“You can be as happy as you make up your mind to be!” Abraham Lincoln
“BULLSHIT!” Mike Mather
When I was in the grips of addiction to alcohol I had little if any chance of happiness – the happiness that I know now. My mind was not my own. So I could not make up my mind to be happy.
When I was drinking I had two problems.
2. Everything else
It was only when I put down that last drink and began a new life of sobriety, recovery, and renewal that I began to see that happiness is a peaceful mind. It was only when I began turning my life over to the care of a power greater than myself did I find peace and happiness.
“It has been said that it takes two to make a happy marriage, but that’s a lie.

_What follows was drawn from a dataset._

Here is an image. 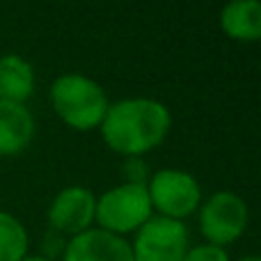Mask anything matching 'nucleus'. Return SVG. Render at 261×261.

It only takes one, and I’m it. If she wants to be unhappy that’s her business.” Charlie Tremendous Jones.
I heard this quote from Charlie Jones when I was early in my drunken journey. It was in a training course for cookware salespeople that I was attending, in the very start of my working life. My young wife and child were counting on me to be a big success so I was ‘acting’ the part of the suave 1980’s ‘greed is good’ entrepreneur.

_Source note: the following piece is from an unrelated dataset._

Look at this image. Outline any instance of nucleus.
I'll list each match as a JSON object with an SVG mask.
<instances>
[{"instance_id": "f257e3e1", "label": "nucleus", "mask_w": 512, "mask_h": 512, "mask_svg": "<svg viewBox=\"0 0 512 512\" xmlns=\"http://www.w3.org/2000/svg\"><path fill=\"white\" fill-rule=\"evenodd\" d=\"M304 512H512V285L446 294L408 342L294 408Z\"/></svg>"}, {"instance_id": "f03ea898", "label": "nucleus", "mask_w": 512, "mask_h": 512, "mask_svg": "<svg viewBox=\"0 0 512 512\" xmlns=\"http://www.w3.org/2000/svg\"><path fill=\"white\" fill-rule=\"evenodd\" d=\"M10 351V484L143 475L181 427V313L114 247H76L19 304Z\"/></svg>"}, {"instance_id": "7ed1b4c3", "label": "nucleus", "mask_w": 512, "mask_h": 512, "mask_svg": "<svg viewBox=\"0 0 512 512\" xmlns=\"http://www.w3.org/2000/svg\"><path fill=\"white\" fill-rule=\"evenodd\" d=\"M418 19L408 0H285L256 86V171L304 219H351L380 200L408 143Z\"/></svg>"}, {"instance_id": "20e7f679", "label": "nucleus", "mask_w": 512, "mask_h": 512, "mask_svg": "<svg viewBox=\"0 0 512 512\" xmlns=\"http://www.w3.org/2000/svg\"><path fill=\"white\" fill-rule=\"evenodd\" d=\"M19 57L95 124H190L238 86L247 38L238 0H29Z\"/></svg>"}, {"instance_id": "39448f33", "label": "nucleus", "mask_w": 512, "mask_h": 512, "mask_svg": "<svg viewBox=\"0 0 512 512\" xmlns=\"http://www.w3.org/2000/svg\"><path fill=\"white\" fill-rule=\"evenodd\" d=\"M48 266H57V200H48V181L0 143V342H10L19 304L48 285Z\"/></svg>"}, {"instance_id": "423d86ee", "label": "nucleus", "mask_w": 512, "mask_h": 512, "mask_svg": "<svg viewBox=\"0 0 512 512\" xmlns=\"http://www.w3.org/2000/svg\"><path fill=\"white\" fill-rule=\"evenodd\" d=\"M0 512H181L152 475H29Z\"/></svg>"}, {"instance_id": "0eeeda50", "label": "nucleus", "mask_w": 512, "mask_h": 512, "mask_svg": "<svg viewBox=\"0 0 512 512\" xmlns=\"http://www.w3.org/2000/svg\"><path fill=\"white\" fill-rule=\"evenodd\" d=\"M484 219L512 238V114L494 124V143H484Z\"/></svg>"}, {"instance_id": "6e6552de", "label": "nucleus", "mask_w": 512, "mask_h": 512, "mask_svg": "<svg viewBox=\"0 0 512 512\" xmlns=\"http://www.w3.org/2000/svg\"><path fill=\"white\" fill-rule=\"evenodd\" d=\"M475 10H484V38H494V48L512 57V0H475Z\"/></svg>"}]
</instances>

What I learned in those business trips along the Queensland coastal towns introducing young women to the glorious products of Classicware, was how to hold Jack Daniels on your tongue long enough for the beer chaser to wash it all down together.
When my beautiful car had to be sold to repay a company for the ‘business expenses’ we had incurred on one such selling and drinking spree, I was surprised that my lovely wife didn’t up and leave. It wasn’t until I drove our lovely next car into a telephone box whilst trying to quickly exit a drive-through bottle shop that our fate was sealed.
You see where this is going?
My life had quickly turned to shit because I was so engulfed in my own self-cherishing that I was unable to care for my loved ones or my lovely things that I thought would make me happy. No one was happy, I assure you.
Blah, blah, blah, yada, yada, yada…
The last relationship in this alcoholic epic began promisingly in a bar one early afternoon and ended ingloriously in AA. (Add your own wreckage in here to make yourself feel at home).
“Thousands of candles can be lit from a single candle, and the life of the candle will not be shortened. Happiness never decreases by being shared.”
What I’m learning now is the gentle art of happiness. My Buddhist teacher T. describes beautifully that inner peace is the only place we will find happiness. “Thousands of candles can be lit from a single candle, and the life of the candle will not be shortened. Happiness never decreases by being shared.” (Buddha) What I’m learning in meetings is that sharing my gifts is the source of long-term sobriety and happiness.
Sobriety is not an end in itself but a beginning. The steps we take to attain and maintain sobriety are merely stones along the path to a greater good, I believe. When happiness is the goal and inner peace is the means, giving and compassion are the method.
All traditions seem to point to this same secret. Pass it on.